交通費がかからないというアドバンテージはものすごく大きい。

2024年、夏。

車の免許を持っていない家族なので、休憩で立ち寄るサービスエリアに興奮する子どもたち。

バスはホテルに到着。

ホテル自体は至って普通の、観光地にある少し年季の入ったホテル。
ハワイ感が無いことに驚いた。

チェックインを済ませて通された部屋も和室。

綺麗だが年季は感じられて、でもお客さんで賑わっている。
まるで大手ホテルチェーンが経営のうまくいかないホテルを買い取ったかのような印象。

部屋着はアロハシャツ。
早速着替えてプールへ走る。


難点は1つ。
動線が難しい。

どこで着替えて、どうやってどこに移動するのか。
濡れたまま入っていいのか良くないのか。
ちょっとわかりにくかった。

計画的に作られた建物ではないような感じが、より居抜き感を感じさせた。

プールやスパは種類豊富で、全てを満喫するには1泊では足りない。
子どもたちが流れるプールに夢中で、何周したか分からない。

確かに楽しい。
楽しいが、ハワイではない。

17時頃から、次第にスライダー等の施設から営業終了していく。

そのタイミングでプールを出て、少し休んで夕食のビュッフェへ向かう。

このビュッフェが凄かった。


ビュッフェは、かなり複雑なバランスの上に成り立っている。
如何に人件費や原価を抑え、顧客満足を上げるか。

最近では目の前でローストビーフをカットしてくれたり、天ぷらを揚げてくれたり、エンターテイメントに人件費をかけるビュッフェも増えてきた。温度管理、鮮度管理の難しい刺身や寿司ももう珍しくない。

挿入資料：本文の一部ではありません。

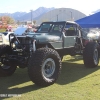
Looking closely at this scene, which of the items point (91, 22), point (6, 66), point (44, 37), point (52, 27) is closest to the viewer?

ハワイアンズのビュッフェには、この「ローストビーフ」「揚げたての天ぷら」「刺身」「寿司」、ビュッフェの目玉として4番を打てるメニューが全て並んでいた。

でもハワイアンズのビュッフェの4番DHを打っていたのは「生エビ」だったと思う。15センチはあろう生エビが山積み。

海老の原価は年々上がっている。
更に生エビなどは殻を剥かなくてはいけない。手が汚れるので紙おしぼりの消耗も早く、殻などの生ゴミを捨てるのだってタダではない。原価以上にコストがかかる。
その生エビを惜しげもなく山積みに。

ビュッフェには、原価をかけずに品数を確保するためのメニューを置く場合も少なくない。
冷凍食品を解凍しただけのようなたこ焼きなど、目にしたことがあるのではないだろうか。

だがハワイアンズのビュッフェには、そんな人数合わせのメンバーはいなかった。

もちろん全員が4番な訳では無いが、子供が喜ぶ唐揚げやソーセージから、サラダコーナーのポテトサラダたまごサラダまで、自分たちの仕事をする1番から9番、先発中継ぎクローザーまでが揃っていた。

過去約10年、ホテルのビュッフェの仕入れに関わってきて、色々な業務用食材を見てきたが、私の知る限り、解凍するだけ、パックを開封するだけで提供されている物が極力少ないビュッフェだったのではないだろうか。

私が今まで経験した中で、圧倒的トップに君臨するビュッフェだった。

そしてここでも、ハワイ感は無い。


食べ終わるとまたプールへ行く。
今度はハワイアンショーを観るために。

プールサイドのステージで、ファイヤーダンスとフラダンス。

驚かされたのは、人数と生演奏。


最近ではディズニーシーのビッグバンドビートも生演奏ではなくなり、魅力が半減したとがっかりしていたが、ハワイアンズは生歌生演奏。

そしてステージを埋め尽くすほどのダンサー。

1日に2回程度のショーのために、こんなにもパフォーマーを雇用するだろうか。

推測でしかないが、プールのその日の遅番シフトの従業員が、営業時間を終えてステージに上がっているのではないだろうか。

ショー中盤では、子供に限り希望すればステージに上がって一緒にフラダンスを踊ることができる。
人数に制限がなく、それこそステージを埋め尽くすほど子供が集まる。

やはりこれ。
受け取るだけでなく参加することで記憶に残る。

体験してから観る後半のダンスは少し観方も変わる。

プールで疲れた子どもたちの体力を考えて、途中で抜けて部屋に帰ろうと考えていたが、結局子どもは最後まで観たいと。

それほどに力が注がれたショーだった。


日光には徳川の歴史があって、それに基づいて江戸ワンダーランドがある。
だがハワイアンズは何も縁がない場所にハワイを創った。

随所に意地や熱意を感じる体験。
やっぱり人を感動させるのは人だ。